Cyclone Tracy developed as a tropical low-pressure system in the Arafura Sea between Australia and New Guinea on Dec. 20, 1974. The low was 300 miles away from Darwin in Australia's Northern Territory. Cyclone Tracy killed 71 people, caused 650 injuries and destroyed 80 percent of the buildings in Darwin. As of July 2014, this storm is the deadliest in Australian history since modern record-keeping began.
Within a day of forming, weather forecasters noticed more development in the storm. Cyclone Tracy became a named storm Dec. 21 when it was 124 miles away from Cape Don. The shallow waters of the Timor Sea were very warm and caused the storm to intensify into a Category 3 storm by the time the cyclone made landfall on Christmas Eve.
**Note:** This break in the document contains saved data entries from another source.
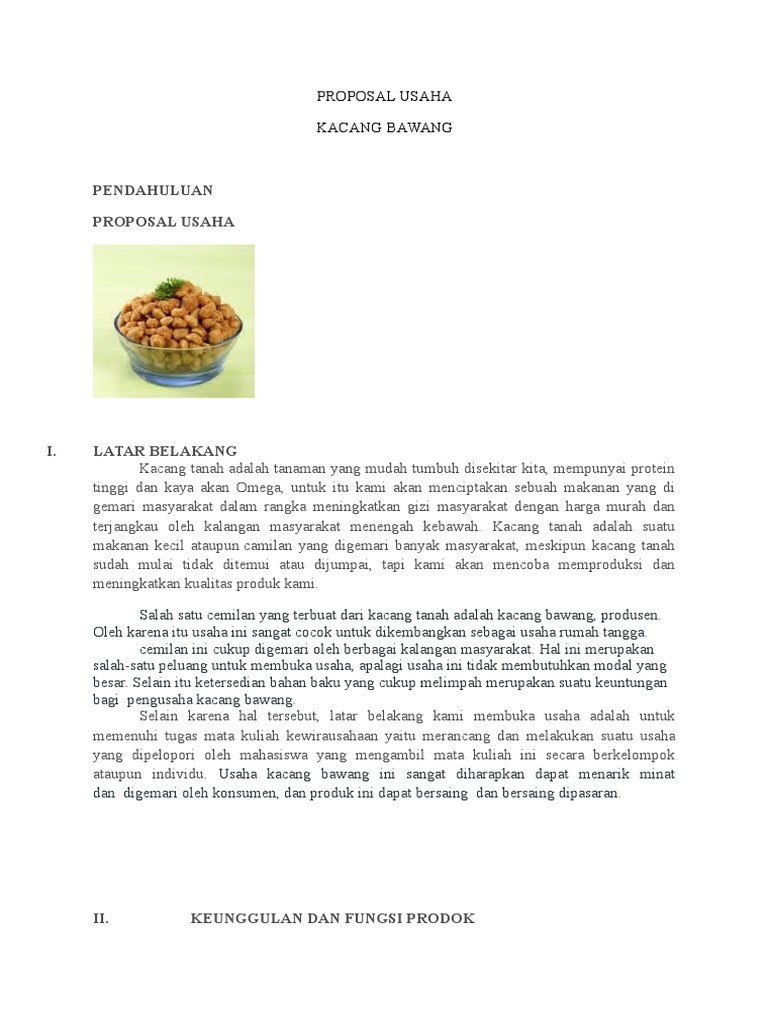 PROPOSAL USAHA

KACANG BAWANG

PENDAHULUAN

PROPOSAL USAHA

I. LATAR BELAKANG

Kacang tanah adalah tanaman yang mudah tumbuh disekitar kita, mempunyai protein tinggi dan kaya akan Omega, untuk itu kami akan menciptakan sebuah makanan yang di gemari masyarakat dalam rangka meningkatkan gizi masyarakat dengan harga murah dan terjangkau oleh kalangan masyarakat menengah kebawah. Kacang tanah adalah suatu makanan kecil ataupun camilan yang digemari banyak masyarakat, meskipun kacang tanah sudah mulai tidak ditemui atau dijumpai, tapi kami akan mencoba memproduksi dan meningkatkan kualitas produk kami.

Salah satu cemilan yang terbuat dari kacang tanah adalah kacang bawang, produsen. Oleh karena itu usaha ini sangat cocok untuk dikembangkan sebagai usaha rumah tangga.

cemilan ini cukup digemari oleh berbagai kalangan masyarakat. Hal ini merupakan salah-satu peluang untuk membuka usaha, apalagi usaha ini tidak membutuhkan modal yang besar. Selain itu ketersedian bahan baku yang cukup melimpah merupakan suatu keuntungan bagi pengusaha kacang bawang.

Selain karena hal tersebut, latar belakang kami membuka usaha adalah untuk memenuhi tugas mata kuliah kewirausahaan yaitu merancang dan melakukan suatu usaha yang dipelopori oleh mahasiswa yang mengambil mata kuliah ini secara berkelompok ataupun individu. Usaha kacang bawang ini sangat diharapkan dapat menarik minat dan digemari oleh konsumen, dan produk ini dapat bersaing dan bersaing dipasaran.

II. KEUNGGULAN DAN FUNGSI PRODOK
A previous cyclone earlier in December 1974 bypassed northern Australia completely despite early warnings to the contrary. The University of Rhode Island asserts Cyclone Selma's false alarm may have made residents complacent when warnings for Cyclone Tracy were issued. When the compact storm struck Darwin, its ferocity was intense. Surprised residents saw wind speeds go from a slight breeze to gale force in just 5 hours.
Darwin, with a population of 47,000 at the time, was decimated. There were 41,000 people left homeless and more than 35,000 evacuated after the storm. Every tree in the city was either uprooted or left bare by Cyclone Tracy. The storm was the most compact cyclone for its intensity ever recorded until Tropical Storm Marco in 2008.